## EXERCISE DETAILS:
Copy only what lies from the line containing "Scotch And Soda" through the line containing "Опекушину удалось одушевить" in the entries below, keeping both end lines exact and dropping every picture.

## LISTED RECORDS:
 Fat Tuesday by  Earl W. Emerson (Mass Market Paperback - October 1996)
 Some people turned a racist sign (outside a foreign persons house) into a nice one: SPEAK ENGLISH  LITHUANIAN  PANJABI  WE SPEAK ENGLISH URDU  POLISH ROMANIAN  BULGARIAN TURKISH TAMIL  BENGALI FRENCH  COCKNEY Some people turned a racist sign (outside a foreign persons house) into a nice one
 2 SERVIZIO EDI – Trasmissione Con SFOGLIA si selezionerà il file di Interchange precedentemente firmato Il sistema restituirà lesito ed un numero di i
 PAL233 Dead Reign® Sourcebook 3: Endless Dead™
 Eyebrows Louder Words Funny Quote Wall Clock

...

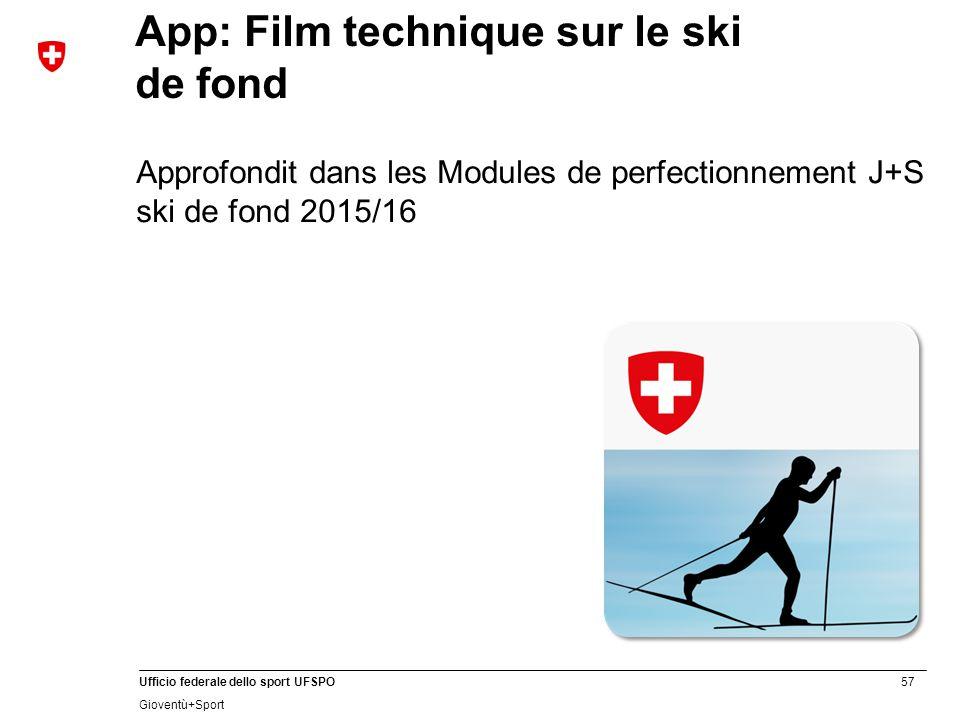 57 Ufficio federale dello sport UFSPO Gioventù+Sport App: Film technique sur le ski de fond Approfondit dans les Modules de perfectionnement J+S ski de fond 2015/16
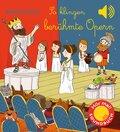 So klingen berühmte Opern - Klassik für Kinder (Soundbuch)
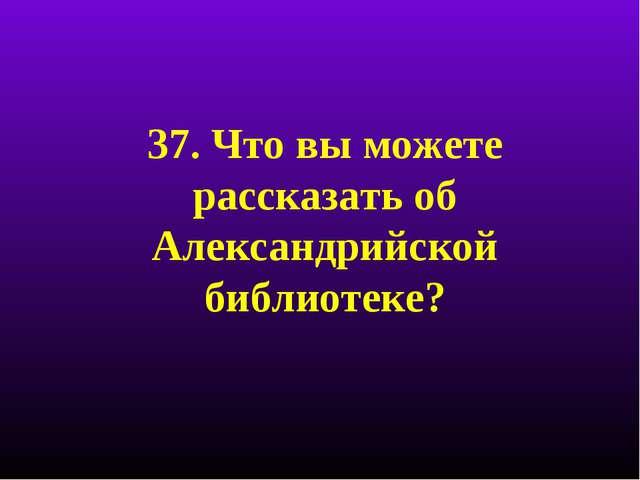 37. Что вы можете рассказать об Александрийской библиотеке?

* * *

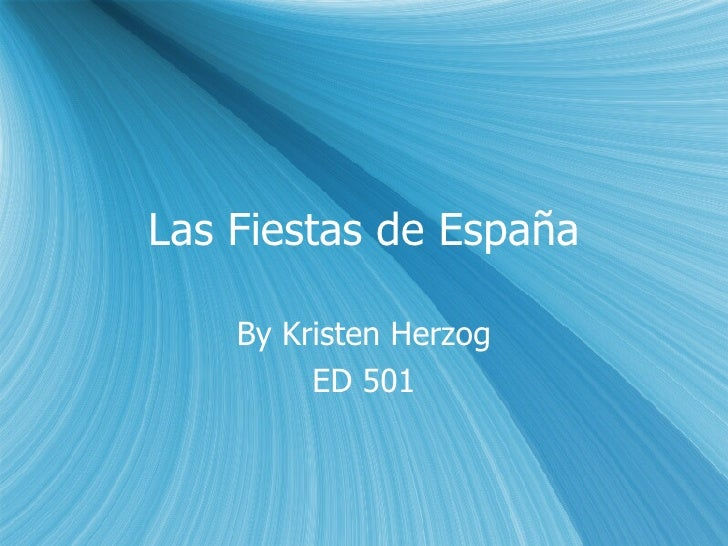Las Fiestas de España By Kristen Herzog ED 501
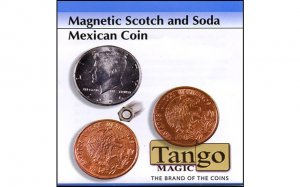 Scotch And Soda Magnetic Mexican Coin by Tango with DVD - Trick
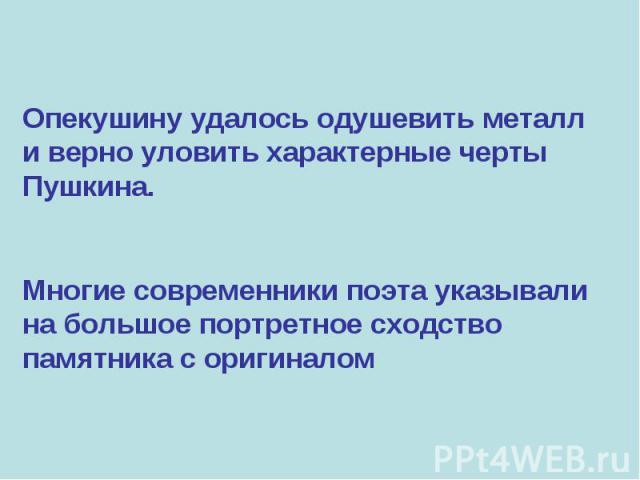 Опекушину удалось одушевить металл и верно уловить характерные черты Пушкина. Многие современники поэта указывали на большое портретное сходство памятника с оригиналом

## COMPLETED TASK:
 Scotch And Soda Magnetic Mexican Coin by Tango with DVD - Trick
 Опекушину удалось одушевить металл и верно уловить характерные черты Пушкина. Многие современники поэта указывали на большое портретное сходство памятника с оригиналом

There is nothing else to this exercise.